Je ne suis pas un très bon rédacteur, j’ai toujours été meilleur à l’oral qu’à l’écrit. (Je compte un peu sur cette qualité lors du procès, même si Lucie me dit que je devrai la laisser parler à ma place et dire uniquement ce que j’aurai appris par cœur quelques heures avant le début des audiences.) Je n’écris pas mes Mémoires, je tente seulement de rendre compte de mon histoire. Je le fais pour Mathilde principalement. Encore que je le fasse aussi pour Nicole, qui ne comprend pas tout ce qui nous arrive. Et pour Lucie, qui ne sait pas tout. Mon histoire, c’est incroyable comme je la trouve banale, vue comme ça. Pourtant, c’est original. Tout le monde ne vient pas aux tests d’embauche avec un Beretta chargé à balles réelles.
C’est peut-être un tort d’ailleurs. Ça va sûrement en faire réfléchir plus d’un.
36
Depuis que je suis ici, depuis la première apparition d’Alexandre Dorfmann à la télévision le lendemain de la prise d’otages, je m’inquiète de n’avoir aucune nouvelle d’Exxyal.
C’est anormal.
Ils ne peuvent pas rester silencieux pendant des mois et des mois.
Je me disais justement ça quand j’ai reçu des nouvelles, aujourd’hui vers 10 heures, en entrant à la buanderie.
Le détenu qui s’occupe du linge prend mon ballot et disparaît dans les entrailles du local.
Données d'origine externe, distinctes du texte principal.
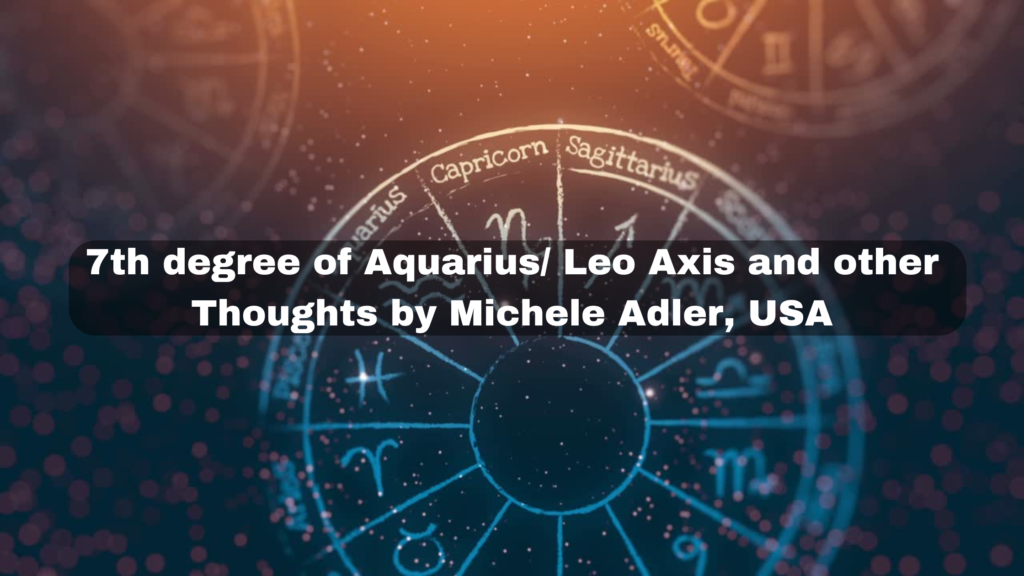7th degree of Aquarius Leo Axis and other Thoughts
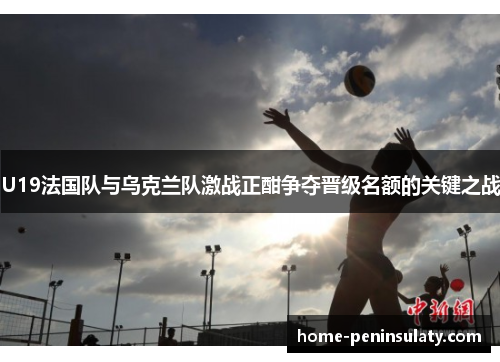 U19法国队与乌克兰队激战正酣争夺晋级名额的关键之战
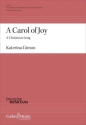 A Carol of Joy Gemischter Chor mit Klavier/Orgel Chorpartitur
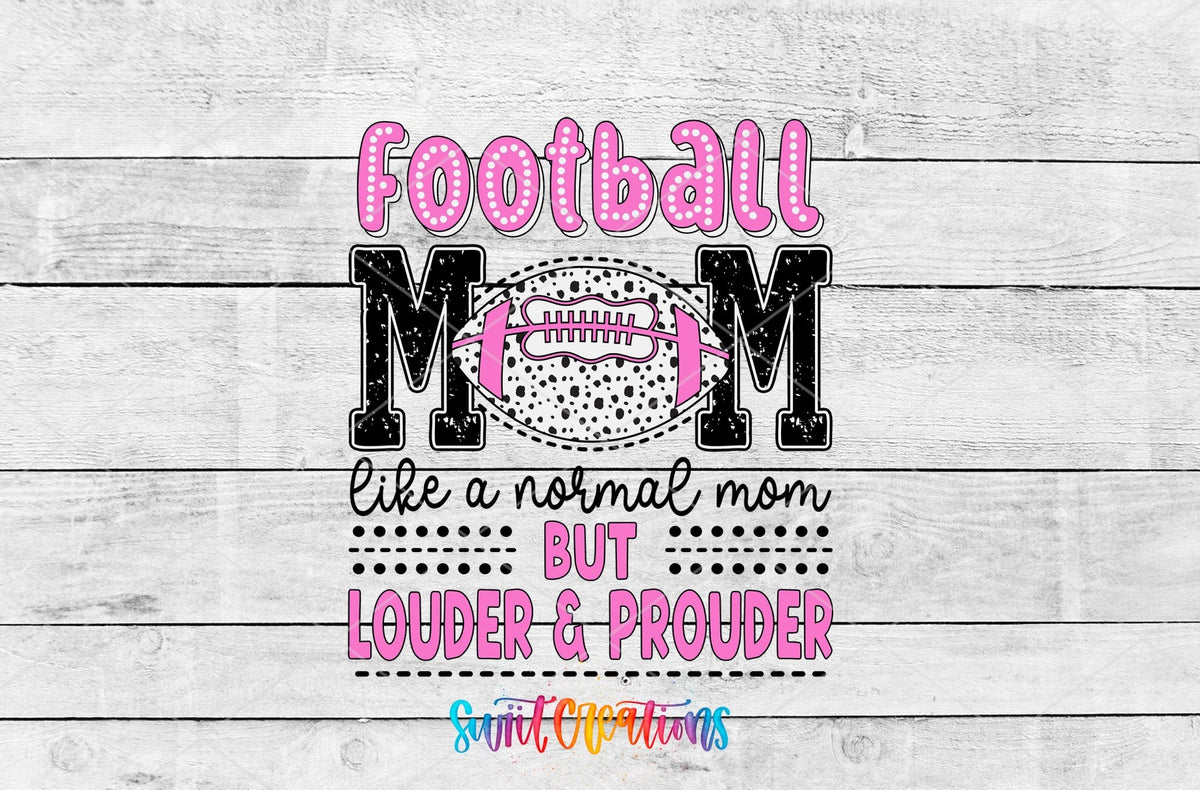 Football Mom louder and prouder UV DTF transfer artwork on a white wood background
Et quelques secondes après, c’est l’immense Bébétâ qui revient à sa place. Je lui souris et je lève la main droite, comme pour dire « je le jure », c’est ce que je lui ai appris pour dire bonjour. Mais j’ai la puce à l’oreille quand je vois, derrière lui, se profiler la silhouette de Boulon. Le type qu’on appelle Boulon est bien plus petit que Bébétâ mais nettement plus inquiétant. Un pervers. Il tient son nom de son arme favorite, le lance-pierres, un truc très sophistiqué avec un repose-bras élastique tubulaire dans lequel il remplace les cailloux par des boulons. Quand il était en liberté, il portait des boulons de toutes les tailles dans ses différentes poches et il pouvait atteindre avec précision des cibles à des distances incroyables. Son dernier exploit est d’avoir collé un boulon de 13 en plein milieu du front d’un homme à près de cinquante mètres. Le boulon s’est planté au milieu du cerveau. Propre et net. Il est connu pour quelques atrocités sans nom, mais il se vante de n’avoir jamais fait couler une goutte de sang. Au fond, malgré les apparences, il a peut-être le cœur pointu.